### Pagina:
Cultura

Alan Moore e il pentimento sul "supereroe fascista"

Francesco Specchia

Sembra uno dei suoi urticanti paradossi narrativi. I detrattori sostengono che tutto il suo piglio da hippie, quel capello lungo e con quel volto lanuginoso e selvatico a metà fra Henry David Thoreau e Mauro Corona, be’, Alan Moore abbia ecceduto nella sua dose storica di peyote.

I sostenitori, invece, ne accolgono come un j’accuse politico l’addio ai fumetti di supereroi perché “quella specie di infantilizzazione - la spinta verso tempi e realtà più semplici - può essere spesso un precursore del fascismo”. Cioè Batman, Spiderman e soci nasconderebbero, sotto il costume l’orbace d’ordinanza (anche loro, come la Meloni!).  Sia come sia, il congedo (bisogna vedere quanto definitivo, gli addii di Moore al fumetto sono come quelli dei Kiss alla musica) da quel mondo dei comics che l’ha consegnato alla storia, rende Moore, classe ’53, scrittore “e “anarchico britannico” l’argomento più di tendenza tra quelli pubblicati dal Guardian. In un’intervista al quotidiano inglese Moore ha infatti collegato l’imperante, smodata passione per i supereroi all'avvento del fascismo e all'elezione di leader populisti come Donald Trump: “Lo dissi già attorno al 2011, pensavo che milioni di adulti che si mettevano in fila per vedere i film di Batman avessero implicazioni seriamente preoccupanti”. Tra l’altro, io ero nella fila. “Penso che ci sia stato un fraintendimento di ciò che è successo negli anni Ottanta - di cui mi assumo anche io una dose di colpa, anche se non intenzionale” ha continuato Moore “quando sono iniziate a uscire cose come Watchmen. Un sacco di giornali titolavano ‘I fumetti sono diventati adulti’". Moore rifiuta questa pretesa maggiore maturità dei fumetti: “Ci sono pochi titoli che sono diventati più adulti di quanto si fossi abituati. Ma la maggior parte son rimasti gli stessi, anzi i fumetti si sono livellati con l'età emotiva del pubblico che li incontrava”.

### Obiettivo:
Riporta tutta la pagina qui sopra, parola per parola.

### Righe del dataset:
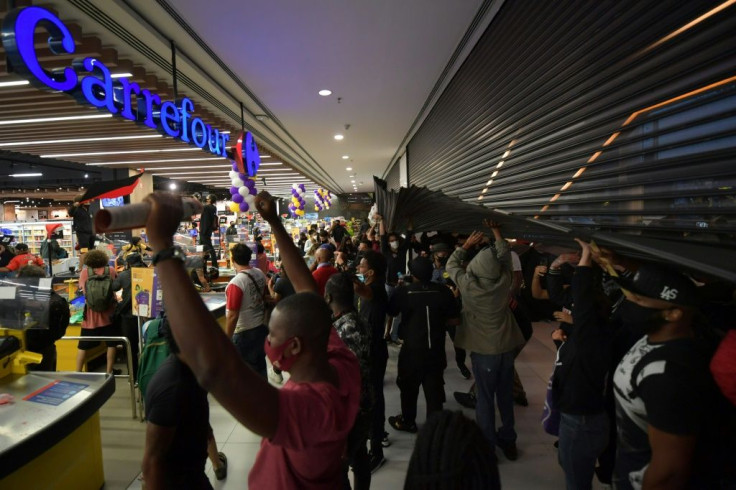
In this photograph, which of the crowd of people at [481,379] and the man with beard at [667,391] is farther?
the man with beard at [667,391]

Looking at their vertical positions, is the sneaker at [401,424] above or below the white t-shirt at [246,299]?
below

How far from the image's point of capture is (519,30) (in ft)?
9.68

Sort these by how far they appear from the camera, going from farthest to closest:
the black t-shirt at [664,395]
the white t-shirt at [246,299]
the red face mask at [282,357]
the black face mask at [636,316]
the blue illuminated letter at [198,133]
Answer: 1. the blue illuminated letter at [198,133]
2. the white t-shirt at [246,299]
3. the black face mask at [636,316]
4. the black t-shirt at [664,395]
5. the red face mask at [282,357]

### Risposta completa:
Cultura

Alan Moore e il pentimento sul "supereroe fascista"

Francesco Specchia

Sembra uno dei suoi urticanti paradossi narrativi. I detrattori sostengono che tutto il suo piglio da hippie, quel capello lungo e con quel volto lanuginoso e selvatico a metà fra Henry David Thoreau e Mauro Corona, be’, Alan Moore abbia ecceduto nella sua dose storica di peyote.

I sostenitori, invece, ne accolgono come un j’accuse politico l’addio ai fumetti di supereroi perché “quella specie di infantilizzazione - la spinta verso tempi e realtà più semplici - può essere spesso un precursore del fascismo”. Cioè Batman, Spiderman e soci nasconderebbero, sotto il costume l’orbace d’ordinanza (anche loro, come la Meloni!).  Sia come sia, il congedo (bisogna vedere quanto definitivo, gli addii di Moore al fumetto sono come quelli dei Kiss alla musica) da quel mondo dei comics che l’ha consegnato alla storia, rende Moore, classe ’53, scrittore “e “anarchico britannico” l’argomento più di tendenza tra quelli pubblicati dal Guardian. In un’intervista al quotidiano inglese Moore ha infatti collegato l’imperante, smodata passione per i supereroi all'avvento del fascismo e all'elezione di leader populisti come Donald Trump: “Lo dissi già attorno al 2011, pensavo che milioni di adulti che si mettevano in fila per vedere i film di Batman avessero implicazioni seriamente preoccupanti”. Tra l’altro, io ero nella fila. “Penso che ci sia stato un fraintendimento di ciò che è successo negli anni Ottanta - di cui mi assumo anche io una dose di colpa, anche se non intenzionale” ha continuato Moore “quando sono iniziate a uscire cose come Watchmen. Un sacco di giornali titolavano ‘I fumetti sono diventati adulti’". Moore rifiuta questa pretesa maggiore maturità dei fumetti: “Ci sono pochi titoli che sono diventati più adulti di quanto si fossi abituati. Ma la maggior parte son rimasti gli stessi, anzi i fumetti si sono livellati con l'età emotiva del pubblico che li incontrava”.